June 17 mark's Iceland National Day, their Independence Day Celebration if you will. Founded in 1944, the date was chosen because it was the birthday of Jón Sigurðsson, a major leader from the Westfjords and political component in the Icelandic freedom movement. A godfather like figure, Jón is revered as one of the few experts on Icelandic history. Although Iceland had been independent since 1918, its foreign affairs had been conducted by Denmark until the beginning of World War II. Today, the "land of fire and ice" is one of the oldest surviving parliaments in the world.

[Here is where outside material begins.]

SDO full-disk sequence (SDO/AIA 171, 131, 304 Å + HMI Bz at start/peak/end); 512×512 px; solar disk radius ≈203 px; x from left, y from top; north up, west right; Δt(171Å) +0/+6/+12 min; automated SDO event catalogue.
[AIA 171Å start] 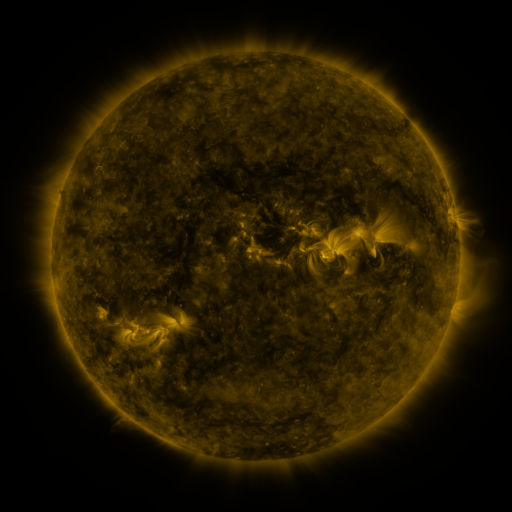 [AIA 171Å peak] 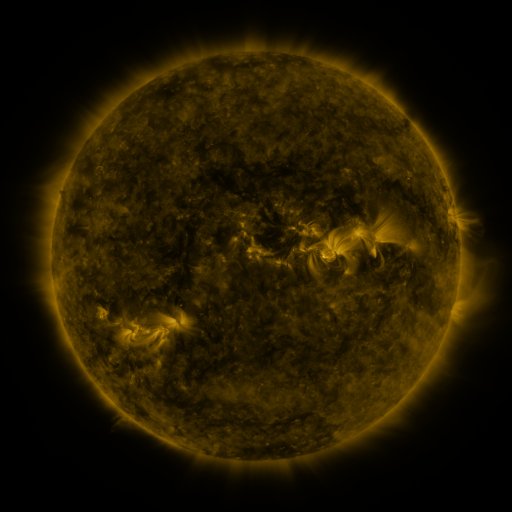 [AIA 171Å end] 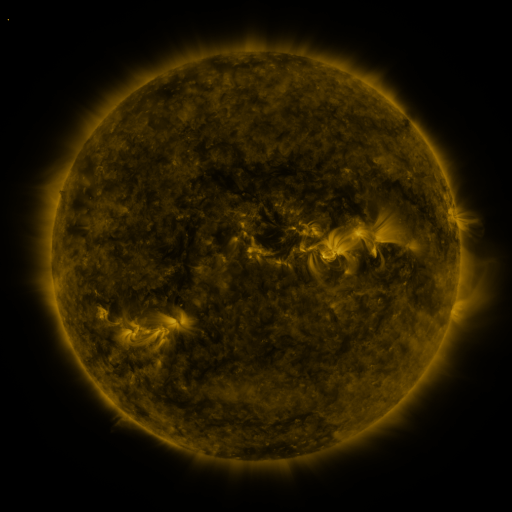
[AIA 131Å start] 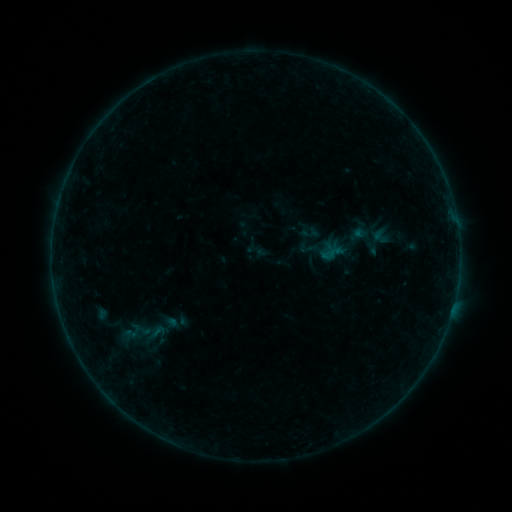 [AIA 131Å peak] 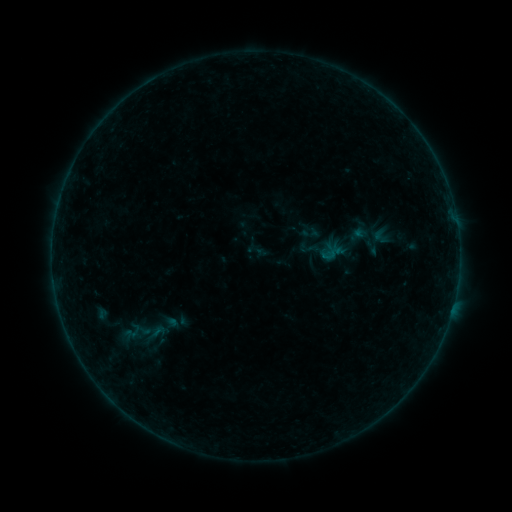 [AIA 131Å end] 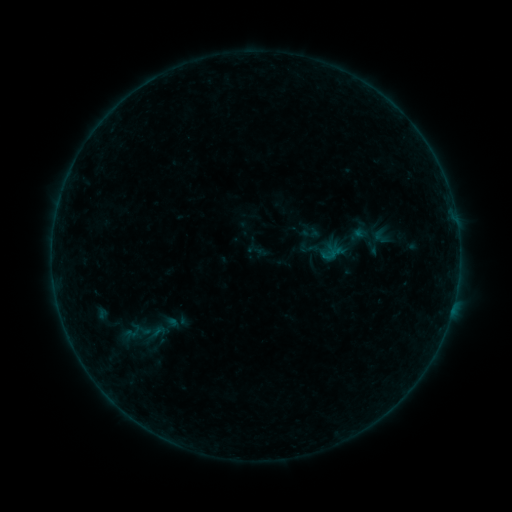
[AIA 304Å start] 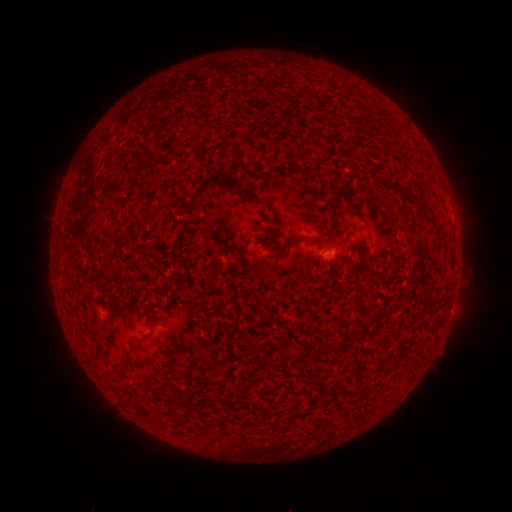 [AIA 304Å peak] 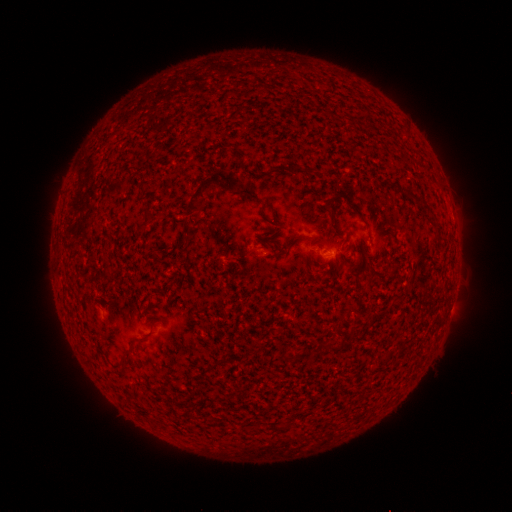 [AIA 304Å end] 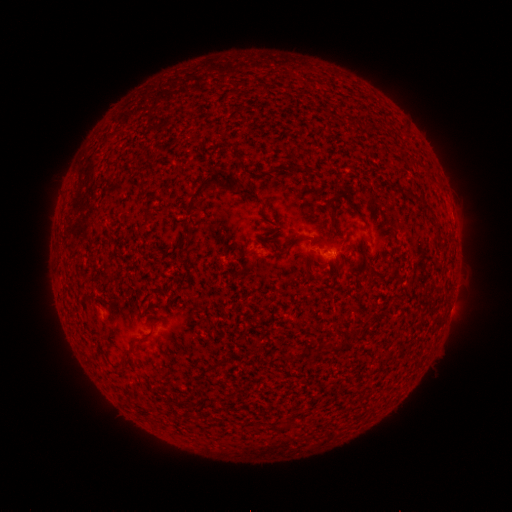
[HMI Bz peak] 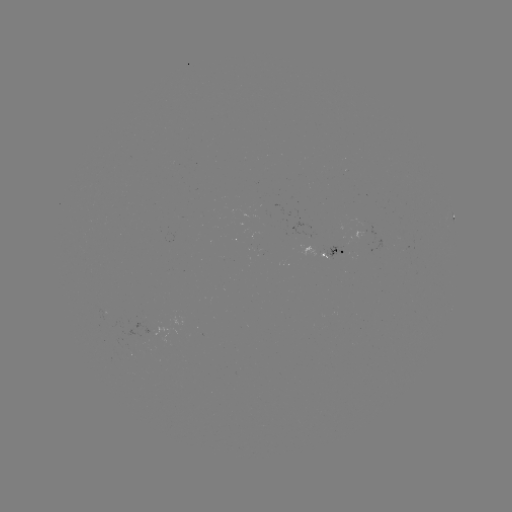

History of Iceland National Day
Jon Sigurðsson also founded the Ný félagsrit, translating to "New Association Writings," an annual magazine that conveyed the news between Denmark and Iceland. He remained the main contributor and financial backer. A picture of Jón Sigurðsson is on the 500 Icelandic Krona banknote, and he is often referred to as simply President ("Jón forseti") by Icelanders. Although a republic of Denmark, Iceland decided to abolish the monarchy and opt for a Presidency due to the US influence. Therefore, Sveinn Björnsson became the first President of Iceland. His first term was only one year, but he went on to manage the country for two more consecutive terms running unopposed. Sadly, he died during his third term becoming the only President to ever die in office.
Celebrate the Freedom
A much anticipated yearly event, Iceland National Day is celebrated throughout the country with each region putting on its own parade led by a brass band. Riders on Icelandic horses (a small pony breed) partake in the festivities, as well as flag bearers, giving candy to the children and releasing thousands of balloons through the sky. After the parade, important figures make speeches, including Fjallkonan ("the woman of the mountain"), Iceland's symbol of freedom and purity. She wears a Skautbúningur, the national ceremonial costume. Romantic looking, these flowy garbs consist of a brightly colored bodice, jacket and headpiece.